** Given exercise **
Copy every one of the lines below word for word, omitting the pictures.

** Records provided **
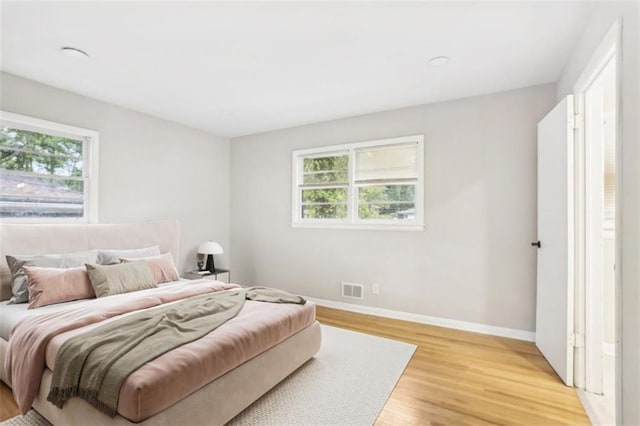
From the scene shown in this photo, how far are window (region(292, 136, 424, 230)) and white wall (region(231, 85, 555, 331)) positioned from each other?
0.12 metres

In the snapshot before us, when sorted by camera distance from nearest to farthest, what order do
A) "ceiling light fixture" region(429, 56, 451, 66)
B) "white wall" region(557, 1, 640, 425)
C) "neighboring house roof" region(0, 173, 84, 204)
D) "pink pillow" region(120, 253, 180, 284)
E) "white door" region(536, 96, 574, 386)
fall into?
"white wall" region(557, 1, 640, 425), "white door" region(536, 96, 574, 386), "ceiling light fixture" region(429, 56, 451, 66), "neighboring house roof" region(0, 173, 84, 204), "pink pillow" region(120, 253, 180, 284)

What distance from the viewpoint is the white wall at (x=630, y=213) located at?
4.72 feet

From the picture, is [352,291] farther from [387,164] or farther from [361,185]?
[387,164]

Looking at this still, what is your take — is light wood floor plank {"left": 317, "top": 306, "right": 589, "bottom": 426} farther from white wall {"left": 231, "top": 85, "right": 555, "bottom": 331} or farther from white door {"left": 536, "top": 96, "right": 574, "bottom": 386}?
white wall {"left": 231, "top": 85, "right": 555, "bottom": 331}

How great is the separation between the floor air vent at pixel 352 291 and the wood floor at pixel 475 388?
0.86 m

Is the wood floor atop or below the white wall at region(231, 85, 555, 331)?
below

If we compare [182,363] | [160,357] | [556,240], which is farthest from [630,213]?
[160,357]

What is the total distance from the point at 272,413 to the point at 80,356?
115cm

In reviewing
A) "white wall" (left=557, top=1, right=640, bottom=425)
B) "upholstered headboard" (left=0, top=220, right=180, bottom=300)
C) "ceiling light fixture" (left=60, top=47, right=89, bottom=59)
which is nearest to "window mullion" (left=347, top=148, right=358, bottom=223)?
"upholstered headboard" (left=0, top=220, right=180, bottom=300)

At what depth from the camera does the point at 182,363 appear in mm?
1641

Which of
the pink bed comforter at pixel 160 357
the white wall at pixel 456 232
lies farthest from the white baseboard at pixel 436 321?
the pink bed comforter at pixel 160 357

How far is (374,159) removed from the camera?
4109 mm

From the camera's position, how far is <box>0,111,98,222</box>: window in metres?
2.99

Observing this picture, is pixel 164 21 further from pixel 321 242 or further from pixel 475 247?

** Written answer **
From the scene shown in this photo, how far are window (region(292, 136, 424, 230)) and white wall (region(231, 85, 555, 331)) positioned from each other?
0.12 metres

In the snapshot before us, when sorted by camera distance from nearest to farthest, what order do
A) "ceiling light fixture" region(429, 56, 451, 66)
B) "white wall" region(557, 1, 640, 425)
C) "neighboring house roof" region(0, 173, 84, 204)
D) "pink pillow" region(120, 253, 180, 284)
E) "white door" region(536, 96, 574, 386)
fall into?
"white wall" region(557, 1, 640, 425), "white door" region(536, 96, 574, 386), "ceiling light fixture" region(429, 56, 451, 66), "neighboring house roof" region(0, 173, 84, 204), "pink pillow" region(120, 253, 180, 284)

What distance from the viewpoint is the white wall at (x=630, y=213) located at?
4.72 feet

From the picture, is [352,291] farther from [387,164] or farther from [361,185]?
[387,164]

Looking at this still, what is your take — is light wood floor plank {"left": 317, "top": 306, "right": 589, "bottom": 426} farther from white wall {"left": 231, "top": 85, "right": 555, "bottom": 331} or farther from white door {"left": 536, "top": 96, "right": 574, "bottom": 386}?
white wall {"left": 231, "top": 85, "right": 555, "bottom": 331}

How great is the separation between the floor air vent at pixel 352 291 and the wood floor at pixel 475 388?
0.86 m

Is the wood floor atop or below the white wall at region(231, 85, 555, 331)?
below

If we compare [182,363] | [160,357] | [556,240], which is farthest from [630,213]?
[160,357]

What is the total distance from the point at 272,413 to the point at 80,356?
115cm

In reviewing
A) "white wall" (left=557, top=1, right=640, bottom=425)
B) "upholstered headboard" (left=0, top=220, right=180, bottom=300)
C) "ceiling light fixture" (left=60, top=47, right=89, bottom=59)
which is nearest to "window mullion" (left=347, top=148, right=358, bottom=223)?
"upholstered headboard" (left=0, top=220, right=180, bottom=300)

At what depth from the camera does the point at 182,363 appear in mm?
1641

Which of
the pink bed comforter at pixel 160 357
the white wall at pixel 456 232
lies farthest from the white baseboard at pixel 436 321?
the pink bed comforter at pixel 160 357

How far is (374,159) removed from the camera?
4109 mm

From the camera's position, how far is <box>0,111,98,222</box>: window in metres?
2.99

Observing this picture, is pixel 164 21 further from pixel 321 242 or further from pixel 475 247?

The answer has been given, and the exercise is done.